* [Questions to answer]:
1. According to the Sketch2Pix page, who adopted the tool in the Spring of 2020 to produce their own "brushes"?
2. Extend the page on the Sketch2Pix sketching tool, picking up right after its final sentence.

* [Document section]:
*** Block opens ***
Sketch2Pix @ CDRF

Machine-Augmented Architectural Sketching

Kyle Steinfeld for CDRF, June 2020

Abstract

Presented here is a technical account of the development of an augmented architectural drawing tool Sketch2Pix: an interactive application that supports architectural sketching augmented by automated image-to-image translation processes (Isola, 2016). In this paper, we account not only for the "front-end" experience of this tool, but also detail our approach to offering novice designers access to the "full stack" of processes and technologies required to craft and interact with their own augmented drawing assistant. This workflow includes: the establishment of a training data set; the training and validation of a neural network model; the deploying of this model in a graphic sketching environment; and the configuration of the sketching environment to facilitate a "conversation" with an AI partner. Our approach is novel both in the technical barriers it removes, and in the facilitation of access for creative design practitioners who may not be well-versed in the underlying technologies. The accessibility of our approach is demonstrated by a case study in the Spring of 2020. At this time, a group of novice undergraduate students of design at UC Berkeley adopted Sketch2Pix to produce a series of image-to-image translation models, or "brushes", each trained on a designer's own data, and for a designer's own use in sketching architectural forms. By empowering creative practitioners to more easily shape the configuration of machine-augmented tools, this project seeks to serve as a harbinger of novel modalities of authorship that we might expect in this still-emerging paradigm of computer-assisted design.

Sketch2Pix:
An interactive application for architectural sketching augmented by automated image-to-image translation
(left) AI Augmented Axonometric Sketch, Robert Carrasco, 2020
(right) AI Augmented Landscape Drawing, Sarah Dey, 2020

Code related to this project is available at
github.com / ksteinfe / runway_sketch2pix

Hello.
Today I'd like to offer 
    a technical accounting 
    of the development of 
        an **augmented architectural drawing tool** 

Sketch2Pix
    is an interactive application 
    that supports architectural sketching 
    augmented by automated image-to-image translation
    


Agenda

While in the paper,
    I detail the technologies, 
        workflows, 
        and interfaces 
    that enable novice creative authors 
    to train and wield 
    custom-made image-to-image translation models 
    in support of machine-augmented sketching. 
    
Here, 
I'll cover this material 
    only in overview,
and from the perspective 
    of a user of this tool.
*** Block closes ***
* [Information provided]:
*** Block opens ***
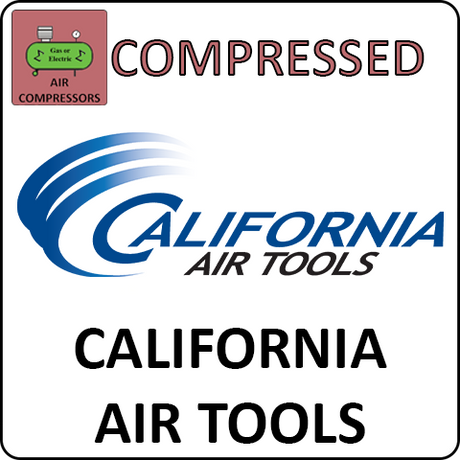 California Air Tools Compressed - Total Finishing Supplies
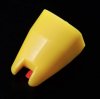 Taruya TOWER RECORDS & Taruya TTN-L replacement stylus for TTM-LTD Yellow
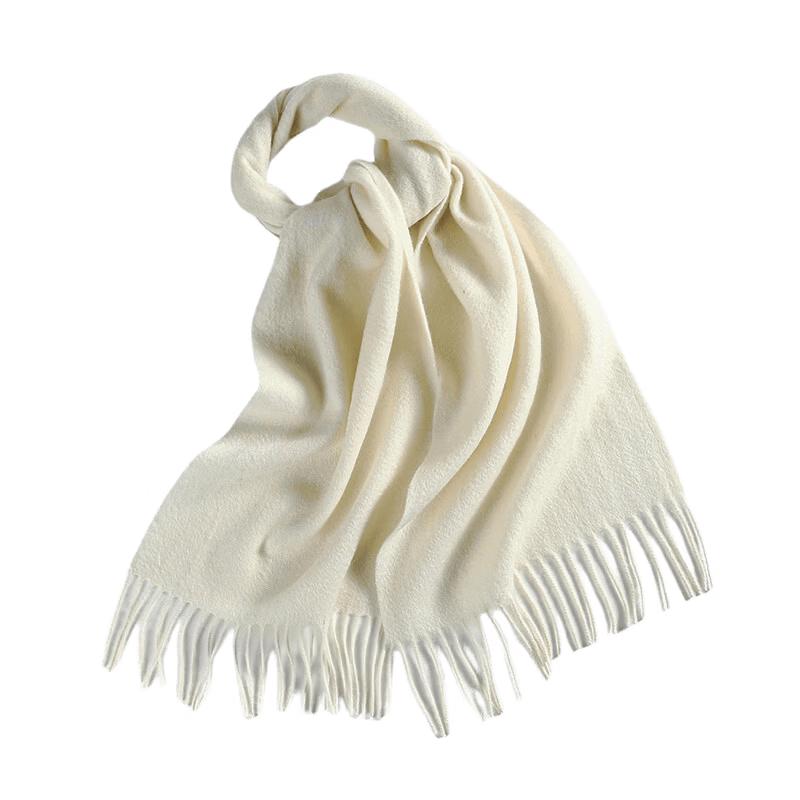 GUSKI Women's 100% Wool Autumn/Winter Scarf Shawl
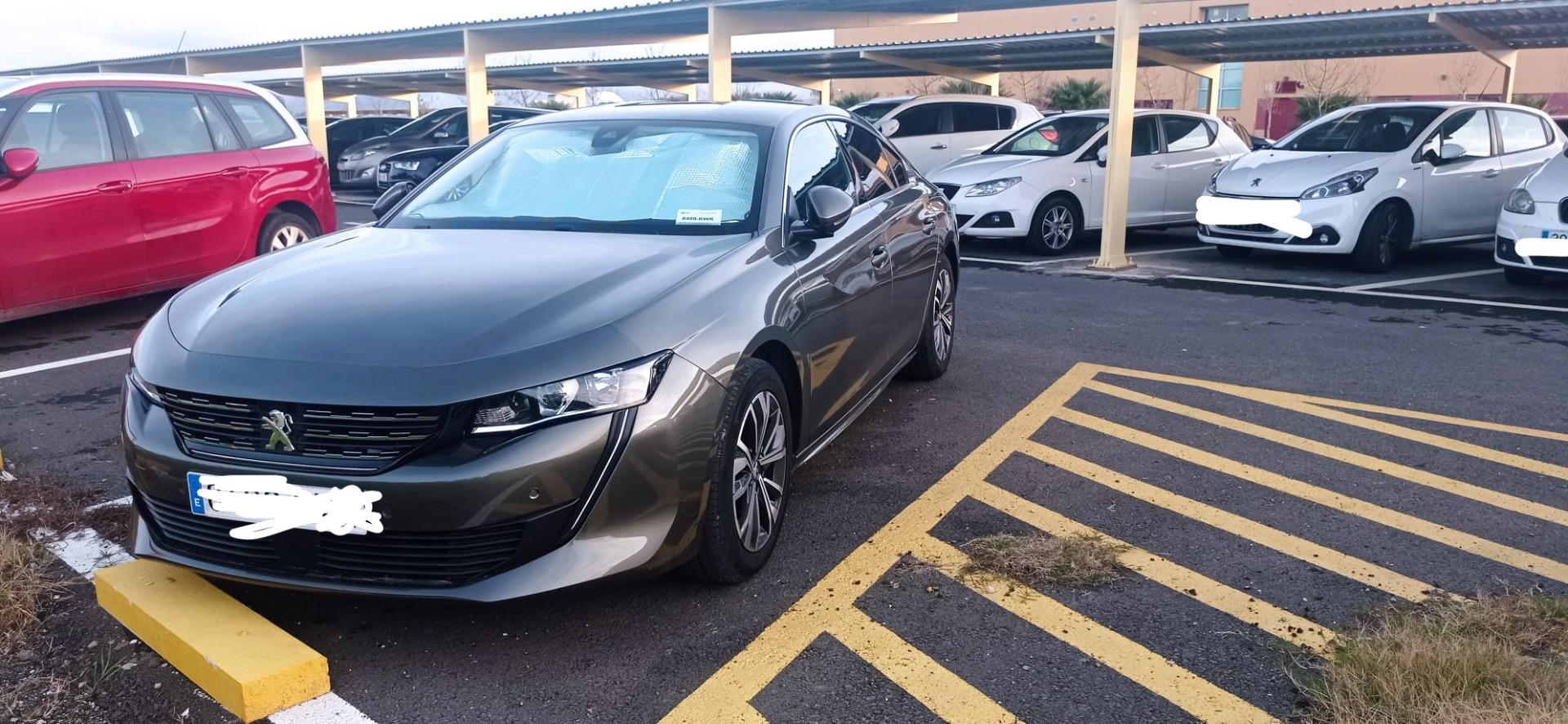 Foto 3 de Peugeot 508 año 2019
*** Block closes ***
* [Answers in order]:
1. A group of novice undergraduate students of design at UC Berkeley.

2.
I'll begin with a brief discussion 
    of our motivation for the project, 
    
Along with a description of 
    some basic terms 
    and the central mechanisms 
    of the tool that support creative sketching

At the end of the talk,
    if there's time,
I'll attempt a live demo of the tool.


Introduction

Motivation & Related Work

'Image Generated by a Convolutional Network - r/MachineLearning.'
Reddit user swifty8883. June 16, 2015

The intersection 
    of recent advances in machine learning 
    and architectural design tools 
remains a largely undefined territory. 

Delirious Facade
A "hybrid" facade combining the overall form of one facade selected from the city of Toronto with the fine features of another
LAMAS, 2016

While it is clear that AI-based design tools 
    present fresh challenges 
    to the way we understand and use software 
    in the service of designing and building, 
the nature of these challenges, 
    and the character of the related opportunities, 
are still uncertain. 


Face to Pix2Pix Facade
Koki Ibukuro, 2019

This project represents one step 
toward demonstrating an opportunity 
that we have identified in brining ML to bear 
on better supporting modes of reasoning 
central to creative design. 


Suggestive Drawing among Human and Artificial Intelligences
Here, an ML model has been trained to understand the transformation from line drawings to a whole range of objects: from flowers to patterned dresses.

While, broadly speaking, 
existing paradigms for design tools 
have been shown to effectively support 
    deductive reasoning, 
    
we assert that 
a new paradigm 
based on machine learning 
will be uniquely suited 
to address heretofore unsupported modes 
of reasoning about design, 
    such as imagistic and inductive thinking.

Animation generated by Artbreeder
Kyle Steinfeld, 2020

This difference is clear 
from the intrinsic mechanisms 
of the tools involved: 

while 3d modeling proceeds 
    by composing geometric operations in sequence, 
    
and parametric modeling proceeds 
    by assembling elaborate chains of logic, 
    
machine learning models proceed 
    by matching patterns drawn 
    from prior data. 

Hesse: Edges to Cats, 2017
Here, an ML model has been trained to understand the transformation from a line-drawing of a cat to a photographic image of a cat. Once training is complete, this model will attempt to create a cat-like image of any given line drawing.

Just as we would expect an author 
    to reason differently 
    when wielding a tool of induction 
    as opposed to a tool of deduction 
        
        a charcoal pencil as opposed to a calculator
        
we would similarly expect 
    entirely new cultures of design 
    to emerge in response 
    to paradigm shifts 
    in the nature of software. 


Proposition One
Nehal Jain, 2020
Our project anticipates just this.

The tool described in this project is thoroughly inductive. 


Work from each of the three propositions posted to Instagram
Nicholas Doerschlag, 2020
Rose Wang, 2020
This is clear 
insofar as we first invite a designer 
to define an indexical relationship 
between a hand-drawn mark 
and the qualities of an image 
it is mapped to, 

and only then 
to find the "reason" 
for these images 
in the composition of a drawing. 


Scott Eaton, 2019
Scott Eaton is a mechanical engineer and anatomical artist who uses custom-trained **transfer models** as a "creative collaborator" in his figurative drawings.

This is how the artist Scott Eaton works
as we see in this animation 

So, in this way, 
the project seeks to anticpiate 
new cultures of drawing practice 
that will arise in relation 
to this tool 
    and to others that take a similar approach.
    
from this, we hope to uncover 
new modalities of authorship 
latent in this still-emerging paradigm 
of computer-assisted design.



Terms

  • A
  • "brush"
  • is a neural network
  • trained to perform image-to-image translations
  • ready for use in sketching.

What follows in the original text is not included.